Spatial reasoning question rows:
━━━━
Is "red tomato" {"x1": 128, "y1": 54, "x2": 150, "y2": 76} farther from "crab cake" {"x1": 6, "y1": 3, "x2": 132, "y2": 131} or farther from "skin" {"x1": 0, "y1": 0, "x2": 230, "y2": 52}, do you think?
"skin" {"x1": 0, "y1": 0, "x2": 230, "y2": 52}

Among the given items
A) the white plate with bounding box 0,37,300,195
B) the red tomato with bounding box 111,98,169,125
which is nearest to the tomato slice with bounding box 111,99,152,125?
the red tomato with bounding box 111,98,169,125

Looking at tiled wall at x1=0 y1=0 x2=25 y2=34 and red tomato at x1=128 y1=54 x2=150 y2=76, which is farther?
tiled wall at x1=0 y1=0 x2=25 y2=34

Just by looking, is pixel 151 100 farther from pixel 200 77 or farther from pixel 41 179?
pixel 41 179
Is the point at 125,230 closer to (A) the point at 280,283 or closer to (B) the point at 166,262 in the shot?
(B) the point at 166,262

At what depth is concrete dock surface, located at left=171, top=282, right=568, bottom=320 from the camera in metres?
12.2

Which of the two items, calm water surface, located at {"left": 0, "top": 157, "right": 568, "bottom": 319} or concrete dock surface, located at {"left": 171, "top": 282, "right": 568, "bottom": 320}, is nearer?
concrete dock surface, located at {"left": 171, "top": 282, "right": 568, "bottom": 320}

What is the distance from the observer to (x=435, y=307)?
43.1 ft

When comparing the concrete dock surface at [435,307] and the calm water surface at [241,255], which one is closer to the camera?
━━━━
Short task: Rename "calm water surface" to "still water surface" throughout the rows above, leaving everything else unchanged.

Reply to the task:
Is "red tomato" {"x1": 128, "y1": 54, "x2": 150, "y2": 76} farther from "crab cake" {"x1": 6, "y1": 3, "x2": 132, "y2": 131} or farther from "skin" {"x1": 0, "y1": 0, "x2": 230, "y2": 52}, do you think?
"skin" {"x1": 0, "y1": 0, "x2": 230, "y2": 52}

Among the given items
A) the white plate with bounding box 0,37,300,195
B) the red tomato with bounding box 111,98,169,125
which is nearest to the tomato slice with bounding box 111,99,152,125?
the red tomato with bounding box 111,98,169,125

Looking at tiled wall at x1=0 y1=0 x2=25 y2=34 and red tomato at x1=128 y1=54 x2=150 y2=76, which is farther?
tiled wall at x1=0 y1=0 x2=25 y2=34

Just by looking, is pixel 151 100 farther from pixel 200 77 or farther from pixel 41 179?
pixel 41 179
Is the point at 125,230 closer to (A) the point at 280,283 or closer to (B) the point at 166,262 in the shot?
(B) the point at 166,262

At what depth is concrete dock surface, located at left=171, top=282, right=568, bottom=320 from the camera in metres?
12.2

Which of the two items, still water surface, located at {"left": 0, "top": 157, "right": 568, "bottom": 319} or concrete dock surface, located at {"left": 171, "top": 282, "right": 568, "bottom": 320}, is nearer?
concrete dock surface, located at {"left": 171, "top": 282, "right": 568, "bottom": 320}

What is the distance from the observer to (x=435, y=307)?
43.1 ft

When comparing the concrete dock surface at [435,307] and the still water surface at [241,255], which one is closer to the camera?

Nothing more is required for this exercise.